━━━ PROVIDED TEXT
Court File and Parties
COURT FILE NO.: 15-53644 DATE: 2017-07-12 ONTARIO SUPERIOR COURT OF JUSTICE
B E T W E E N:
Applejack Developments Inc. Plaintiff/Applicant
- and -
2294894 Ontario Inc. and Mady (Richmond Hill) Development Corporation Defendants/Respondents
COUNSEL: Barry L. Yellin, for the Plaintiff/Applicant Scott A. Rosen, for the Defendant/Respondent 2294894 Ontario Inc.
HEARD: in Hamilton June 27, 2017
REASONS FOR JUDGMENT
The Honourable Mr. Justice T. Lofchik
[1] The plaintiff, Applejack Developments Inc. (“Applejack”), claims against the defendant 2294894 Ontario Inc. (“229”) for summary judgment in the amount of $500,000.00 on the terms of a promissory note and amending agreements. Applejack states that there is no genuine issue for trial with respect to the promissory note and amending agreements. The position of 229 is that the plaintiff never advanced any money to it, that it does not owe any money to the plaintiff as the plaintiff provided money to a different corporation which is not a party to this litigation, namely 2305992 Ontario Inc. (“230”).
[2] The defendant Mady (Richmond Hill) Development Corporation (“Mady”), is no longer in business and has no assets.
━━━━━━
━━━ DATA SECTION
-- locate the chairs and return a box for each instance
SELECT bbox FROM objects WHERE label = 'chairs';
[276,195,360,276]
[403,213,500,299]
━━━━━━
> **TASK OBJECTIVE**
Print the passage of the Applejack judgment starting at "HEARD: in Hamilton" and ending at "has no assets.", word for word.

> **OUTPUT FOR THIS EXERCISE**
HEARD: in Hamilton June 27, 2017
REASONS FOR JUDGMENT
The Honourable Mr. Justice T. Lofchik
[1] The plaintiff, Applejack Developments Inc. (“Applejack”), claims against the defendant 2294894 Ontario Inc. (“229”) for summary judgment in the amount of $500,000.00 on the terms of a promissory note and amending agreements. Applejack states that there is no genuine issue for trial with respect to the promissory note and amending agreements. The position of 229 is that the plaintiff never advanced any money to it, that it does not owe any money to the plaintiff as the plaintiff provided money to a different corporation which is not a party to this litigation, namely 2305992 Ontario Inc. (“230”).
[2] The defendant Mady (Richmond Hill) Development Corporation (“Mady”), is no longer in business and has no assets.